(Dataset entries)

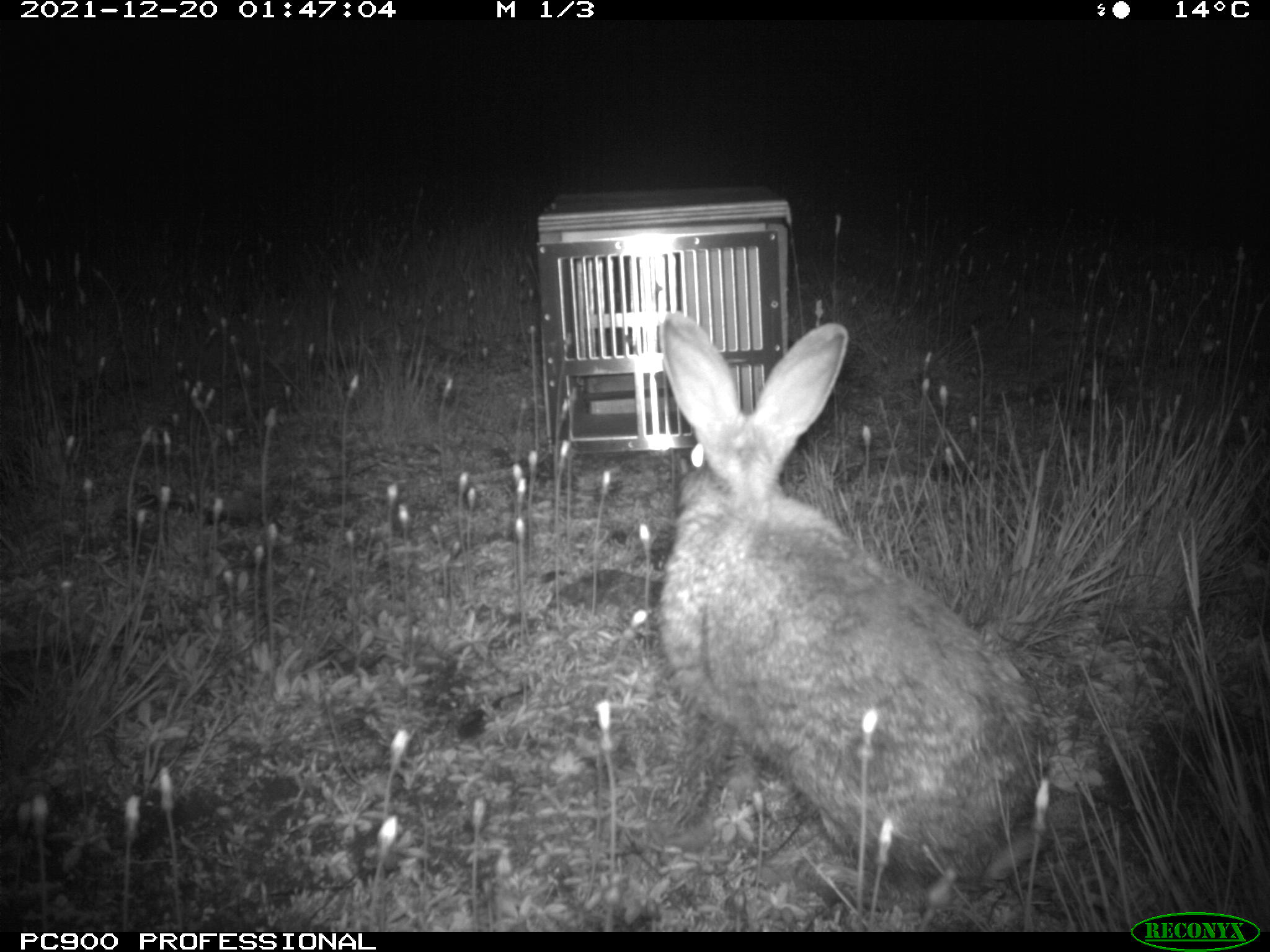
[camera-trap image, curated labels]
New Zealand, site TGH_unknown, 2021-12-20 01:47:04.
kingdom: Animalia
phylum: Chordata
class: Mammalia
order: Lagomorpha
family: Leporidae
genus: Oryctolagus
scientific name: Oryctolagus cuniculus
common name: european rabbit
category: rabbit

* Problem to solve:
A word-for-word repetition of the data above, without pictures, is the expected answer.

* Response area:
[camera-trap image, curated labels]
New Zealand, site TGH_unknown, 2021-12-20 01:47:04.
kingdom: Animalia
phylum: Chordata
class: Mammalia
order: Lagomorpha
family: Leporidae
genus: Oryctolagus
scientific name: Oryctolagus cuniculus
common name: european rabbit
category: rabbit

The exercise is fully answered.